Exercise directions -
Exactly the lines from the one containing "Burberry Sneakers White Heren" through the final line of the data below, with pictures omitted, make up the answer.

Stored data -
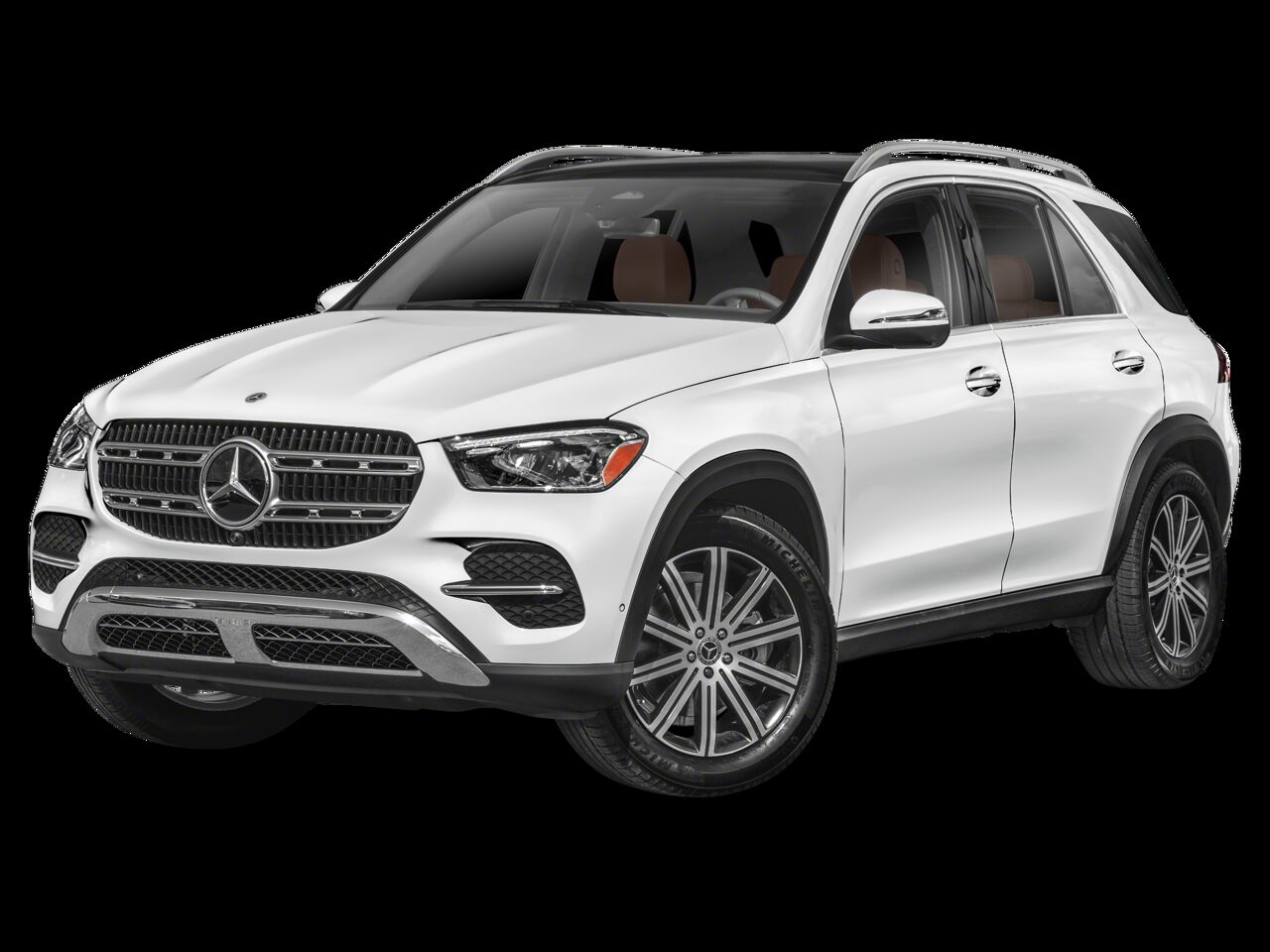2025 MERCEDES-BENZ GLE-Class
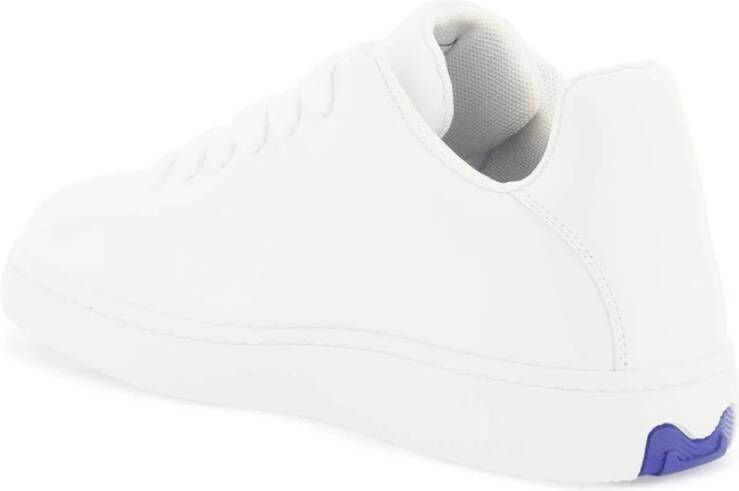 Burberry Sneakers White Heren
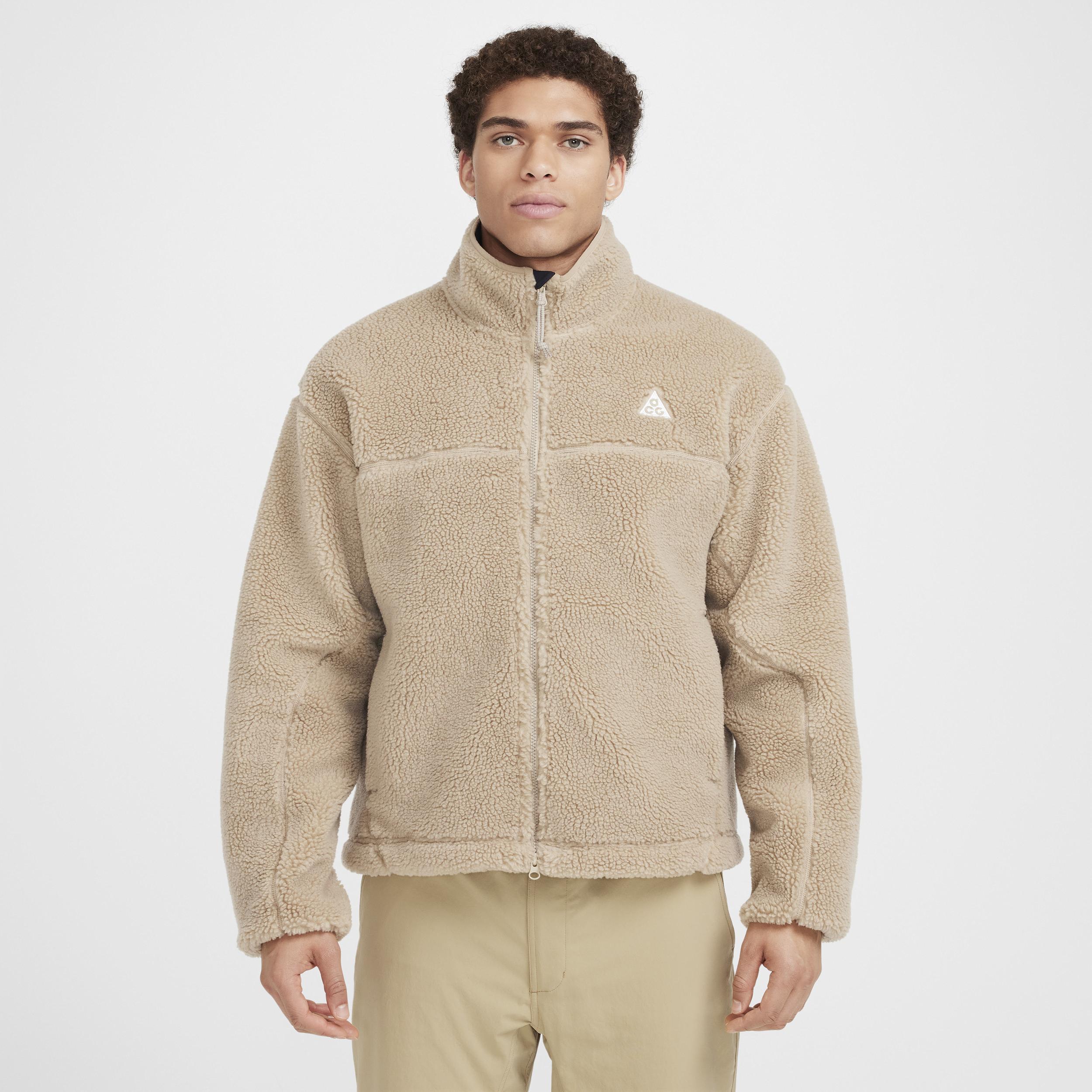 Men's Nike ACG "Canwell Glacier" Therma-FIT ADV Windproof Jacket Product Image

Result of the task -
 Burberry Sneakers White Heren
 Men's Nike ACG "Canwell Glacier" Therma-FIT ADV Windproof Jacket Product Image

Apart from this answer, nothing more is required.